The paradox deepens when we realize that saying “there is no objective truth” sounds like an objective claim itself. This self-referential tension does not signal failure, but limitation, pointing to the edges of language and logic when grappling with complex reality. It calls for humility rather than certainty, and curiosity instead of dogma. 

From this perspective, wisdom lies not in clinging to absolutes, but in remaining open. Open to dialogue, revision, and integration. Truth becomes less a fixed destination and more a process, evolving as understanding deepens.  

At Common Earth, we spend considerable time exploring how thought shapes experience. Here, another paradox emerges: the human mind has access to fresh insight at any moment, yet it habitually replays the same thoughts again and again. While the mind is capable of creativity and imagination, it is also drawn to familiarity. What is known feels safer than what is new, even when the familiar is limiting or painful.  

From both neurological and psychological perspectives, repetition is efficient. Habitual thoughts conserve energy and reinforce identity. Over time, these patterns solidify into mental grooves, and repetition begins to masquerade as truth. Yet every moment is genuinely new. Awareness itself is not bound to the past. Insight becomes available the instant attention loosens its grip on old narratives. Creativity, then, is not something we need to acquire, but something we must allow. When repetition quiets, even briefly, the present moment offers more than enough material for original thought.  

This leads to yet another paradox: the tension between individuality and interconnectedness. It is easy to understand ourselves as separate, distinct beings; it can be harder to grasp that we are also deeply connected. Rumi expressed this beautifully when he wrote, “You are not a drop in the ocean. You are the entire ocean in a drop.” The individual is not insignificant, but a unique expression of a unified whole, the universe experiencing itself through countless forms. 

 

I see a more intimate paradox playing out daily in my home with two teenage girls: the desire to blend in completely while simultaneously needing to feel special. At the heart of human identity lies this contradiction: you are entirely unique, yet not exceptional in any comparative sense. No one else has lived your exact life, yet your joys and fears echo those of billions who came before and after you.  

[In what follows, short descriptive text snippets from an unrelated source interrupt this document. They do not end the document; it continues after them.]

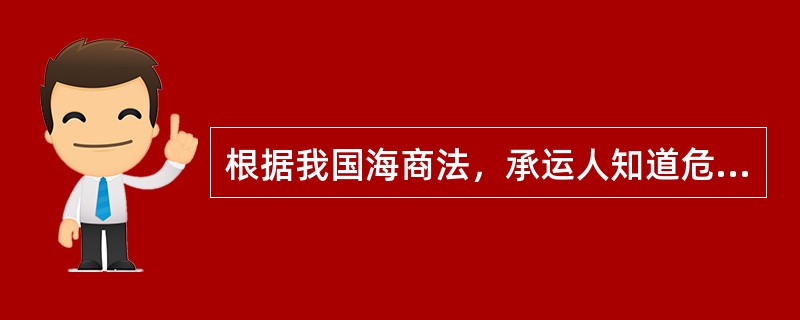 根据我国海商法，承运人知道危险货物的性质并已同意装运的，当货物对船舶构成实际危险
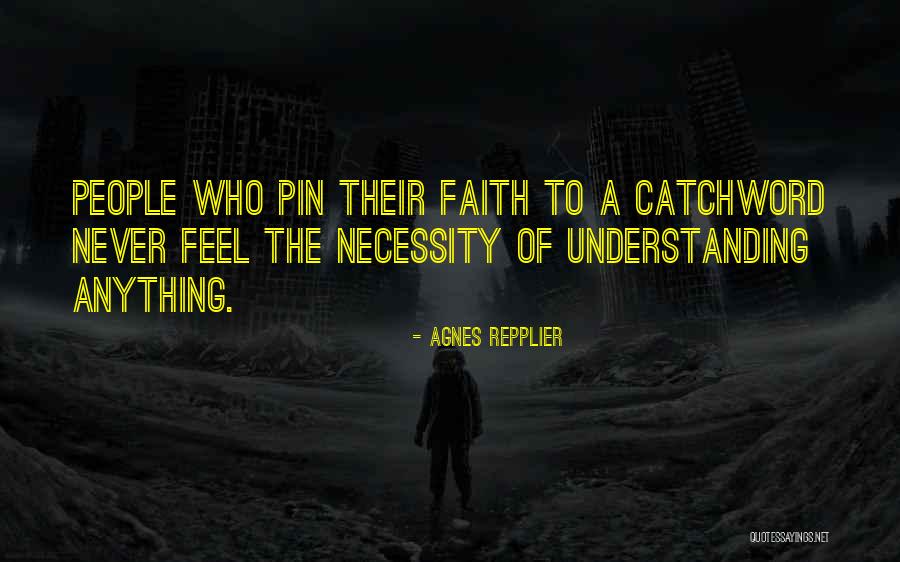 Repplier Quotes By Agnes Repplier Repplier Quotes By Agnes Repplier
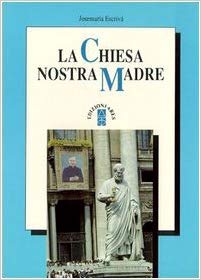 La Chiesa nostra Madre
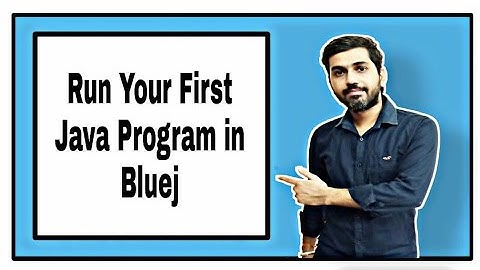 Run Your First JAVA Program in BlueJ || in Hindi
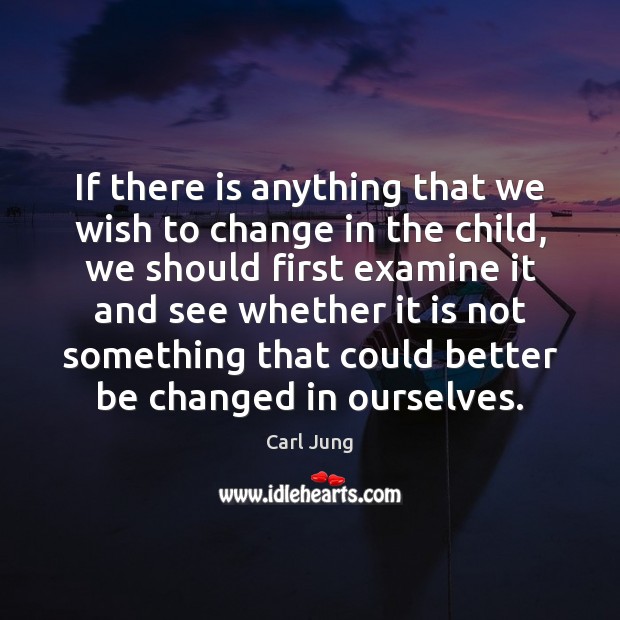 If there is anything that we wish to change in the child, Carl Jung Picture Quote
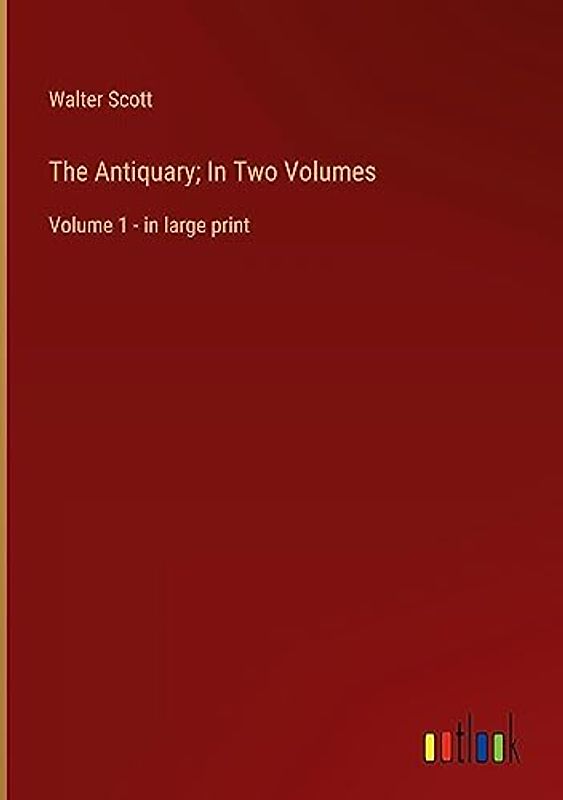 The Antiquary; In Two Volumes: Volume 1 - in large print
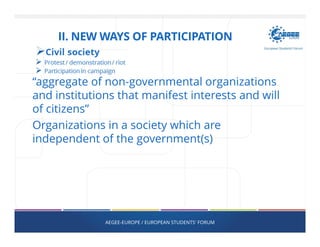 “aggregate of non-governmental organizations
and institutions that manifest interests and will
of citizens”
Organizations in a society which are
independent of the government(s)
AEGEE-EUROPE / EUROPEAN STUDENTS' FORUM
II. NEW WAYS OF PARTICIPATION
 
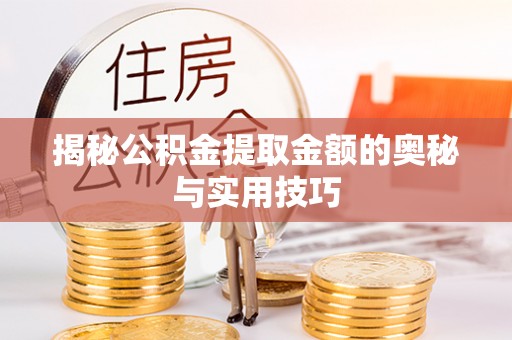 诸暨揭秘公积金提取金额的奥秘与实用技巧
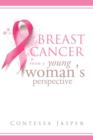 Breast Cancer from a Young Woman's Perspective : The View of a Survivor - Book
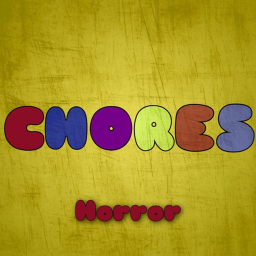 CHORES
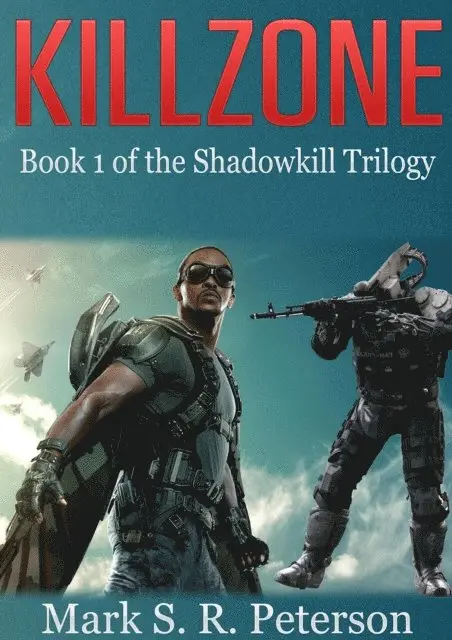 Mark S. R. Peterson - Killzone: Book 1 of the Shadowkill Trilogy, E-bok. Tillgänglighet: Lägg i varukorg
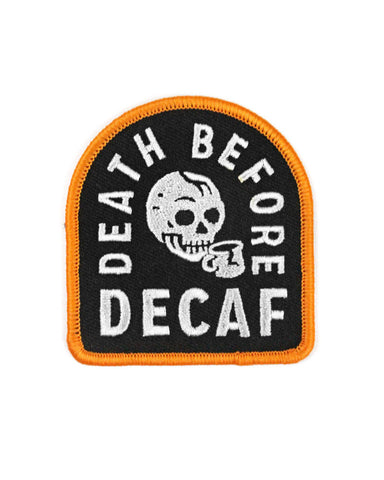 Death Before Decaf Coffee Patch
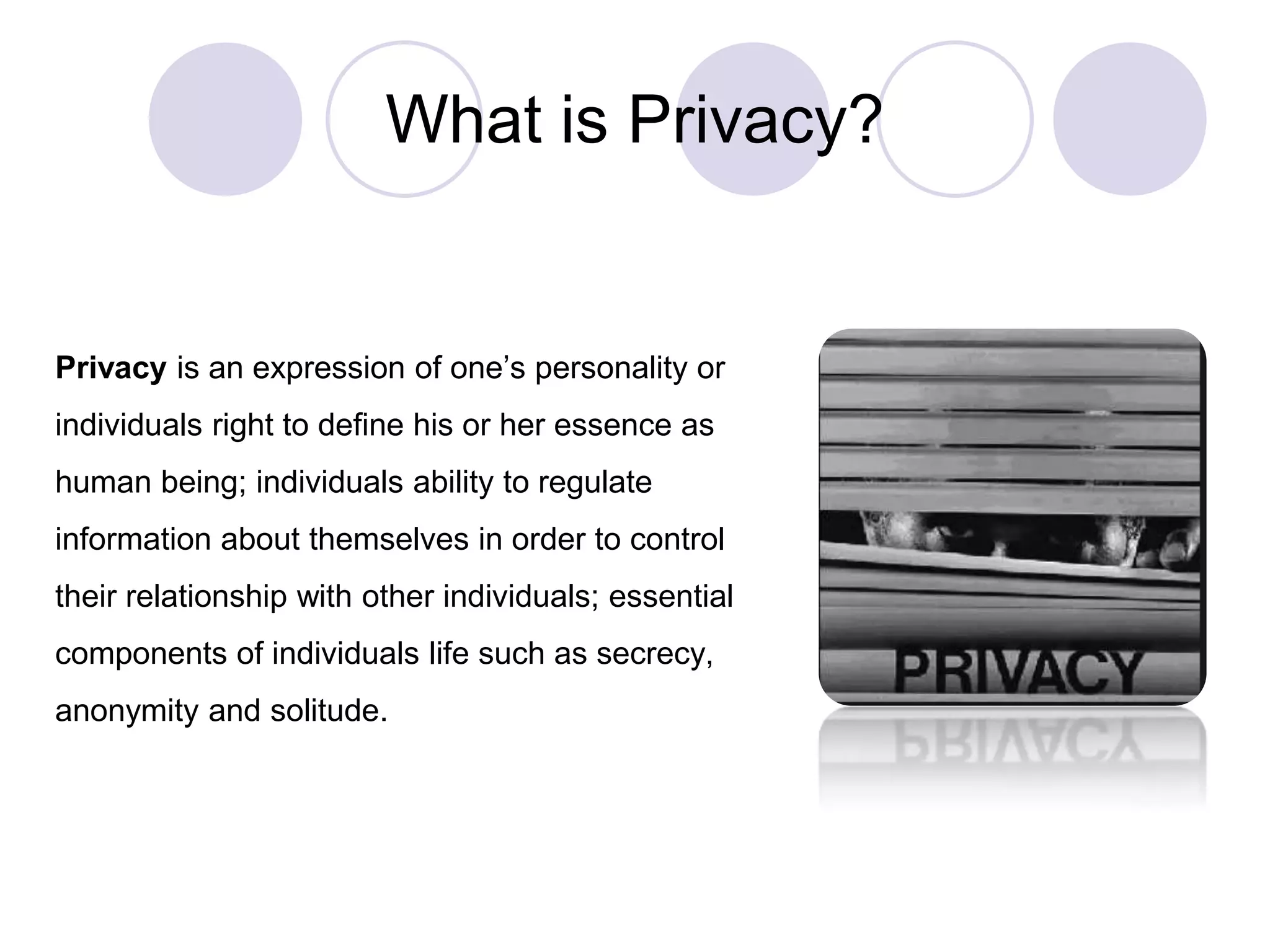 What is Privacy?
Privacy is an expression of one’s personality or
individuals right to define his or her essence as
human being; individuals ability to regulate
information about themselves in order to control
their relationship with other individuals; essential
components of individuals life such as secrecy,
anonymity and solitude.
 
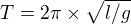 $T= 2\pi �\sqrt{l/g}$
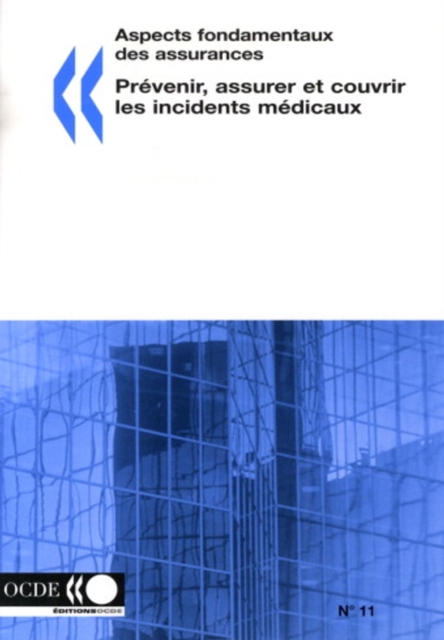 Aspects fondamentaux des assurances Prevenir, assurer et couvrir les incidents medicaux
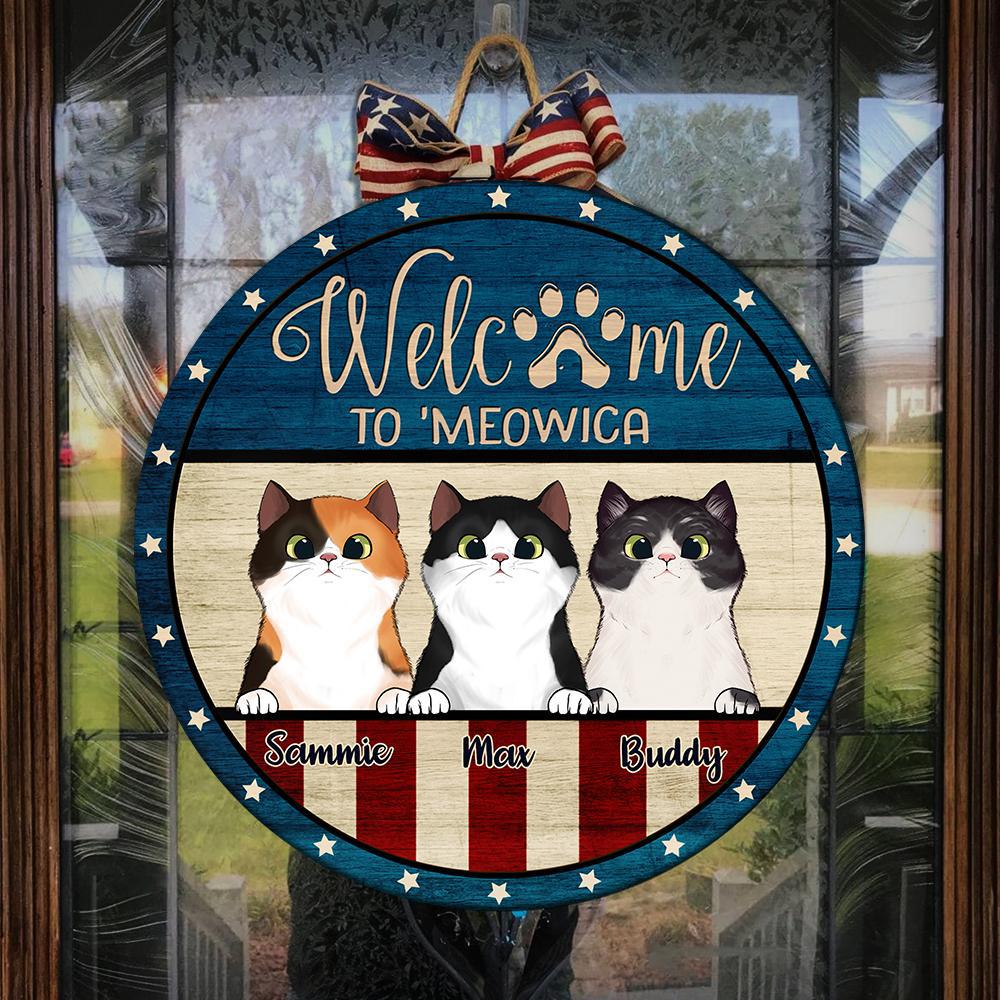 Welcome To 'Meowica - Funny Personalized Cat Door Sign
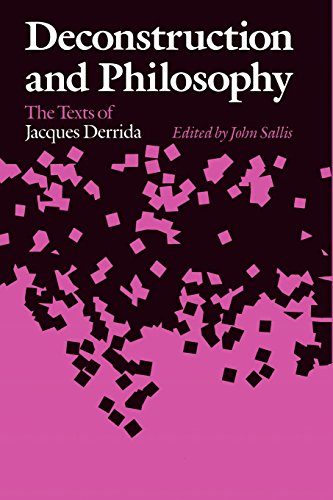 Stock image for Deconstruction and Philosophy: The Texts of Jacques Derrida for sale by SecondSale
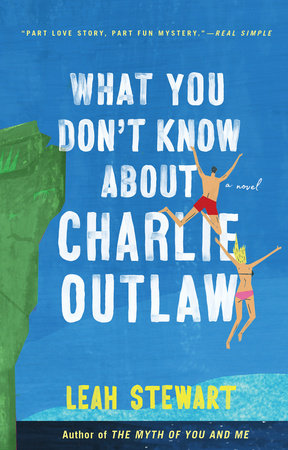 What You Don't Know About Charlie Outlaw Paperback by Leah Stewart
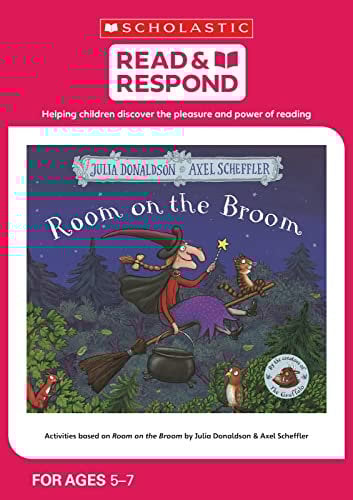 Room on the Broom: teaching activities for guided and shared reading, writing, speaking, listening and more! (Read & Respond)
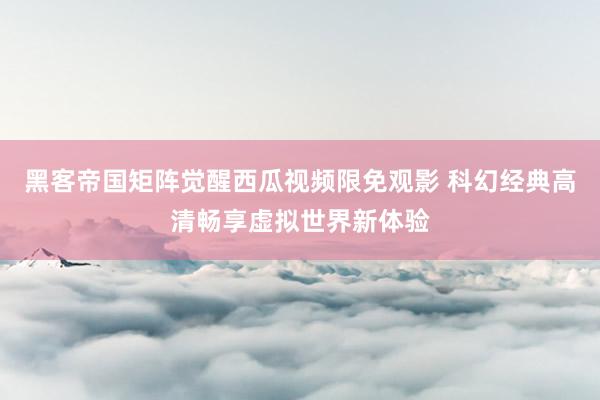 黑客帝国矩阵觉醒西瓜视频限免观影 科幻经典高清畅享虚拟世界新体验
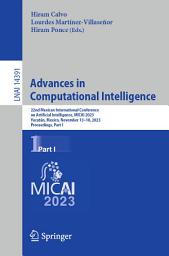 Icon image Advances in Computational Intelligence: 22nd Mexican International Conference on Artificial Intelligence, MICAI 2023, Yucatán, Mexico, November 13–18, 2023, Proceedings, Part I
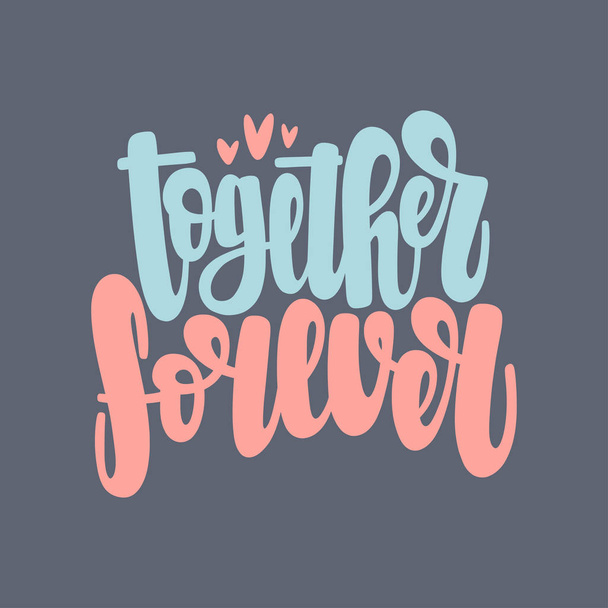 Illustration of Together Forever. Vector lettering. Design for cards, clothes and other - Διάνυσμα, εικόνα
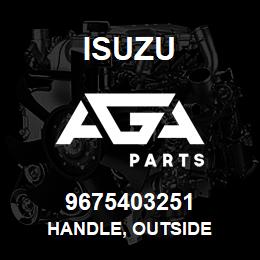 9675403251 Isuzu HANDLE, OUTSIDE | AGA Parts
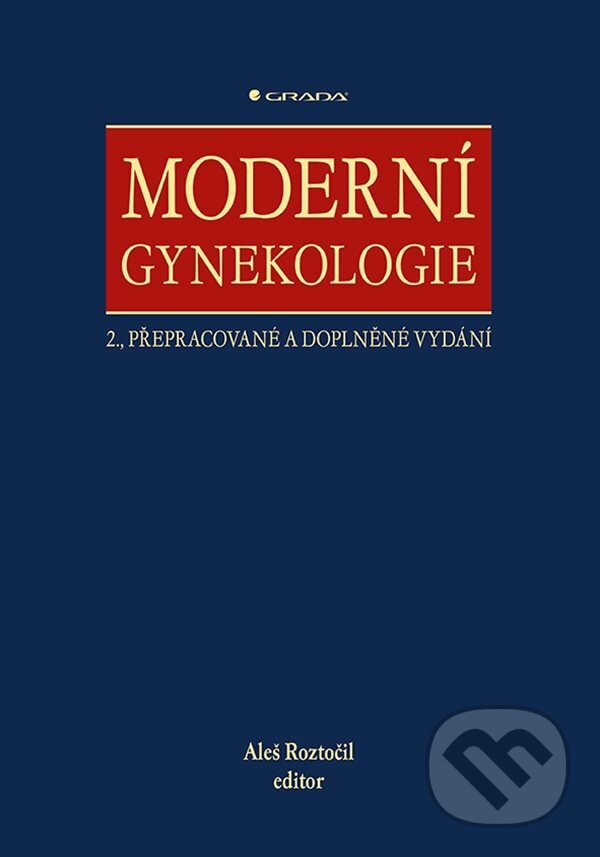 Moderní gynekologie - Aleš Roztočil a kolektiv, Grada, 2024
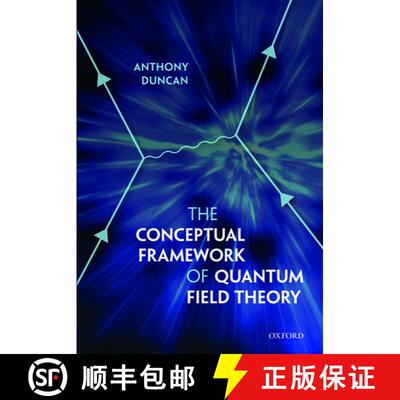 【3-4周达】精装 The Conceptual Framework of Quantum Field Theory [9780199573264]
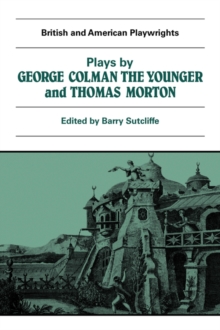 Plays by George Colman the Younger and Thomas Morton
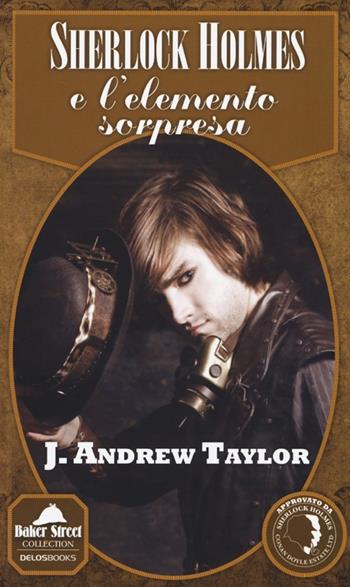 Sherlock Holmes e l'elemento sorpresa - J. Andrew Taylor - Libro Delos Books 2013, Baker Street Collection | Libraccio.it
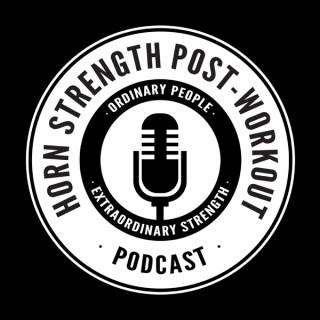 The Horn Strength Post-Workout Podcast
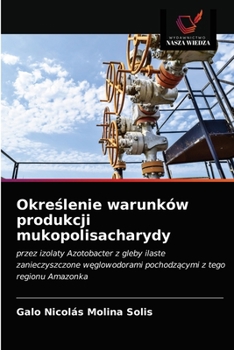Paperback Określenie warunków produkcji mukopolisacharydy [Polish] Book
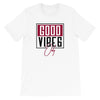 GOOD VIBES Only Unisex T-Shirt - The 6th Clothing Co.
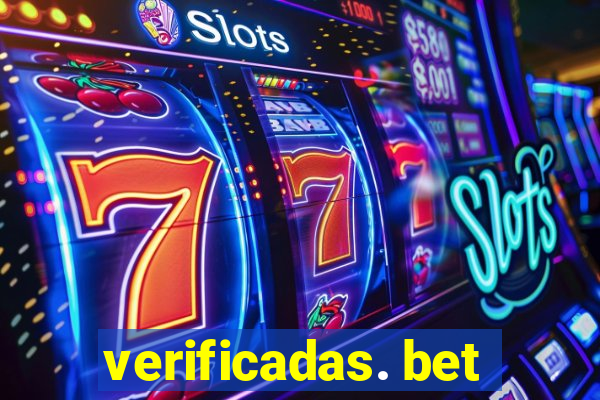 verificadas. bet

The paradox resolves when we stop treating specialness as a competition. Uniqueness does not require superiority, and ordinariness does not erase meaning. No leaf is more valuable than another, yet no two are the same. Both truths coexist. 

Holding this paradox can be liberating. You are freed from the burden of being extraordinary in order to matter, while still honoring the dignity of your singular perspective. You matter not because you stand above others, but because you are here, this particular expression of life, happening once.  

Paradox appears even in practical domains. In energy systems, the Jevons Paradox describes how increases in efficiency can lead to greater overall consumption rather than less. What seems like progress produces unintended consequences, reminding us that linear thinking often fails to account for complex systems.   

Albert Camus framed absurdity in a similar light. For him, the absurd arises from the clash between humanity’s hunger for meaning and a universe that offers none. It is paradoxical because it both makes sense and doesn’t. We expect coherence, and reality refuses to comply. 

Absurdity can feel tragic or humorous, sometimes both at once. In each case, our assumptions are exposed as provisional. Yet for Camus, the absurd is not despair. It is freedom. When meaning collapses, we are released from defending fragile certainties. We can live, choose, and create not because life makes sense, but in full awareness that it does not.  

To name something absurd is not to dismiss it. It is to acknowledge that meaning and meaninglessness are intertwined, and that living fully may require holding both without resolution.  

So I’ll end with an absurd paradox that feels especially personal as I approach another birthday: you don’t become cooler with age, but you do care progressively less about being cool – and that is the only true way of being cool. This, I’ve decided, is the Geezer’s Paradox.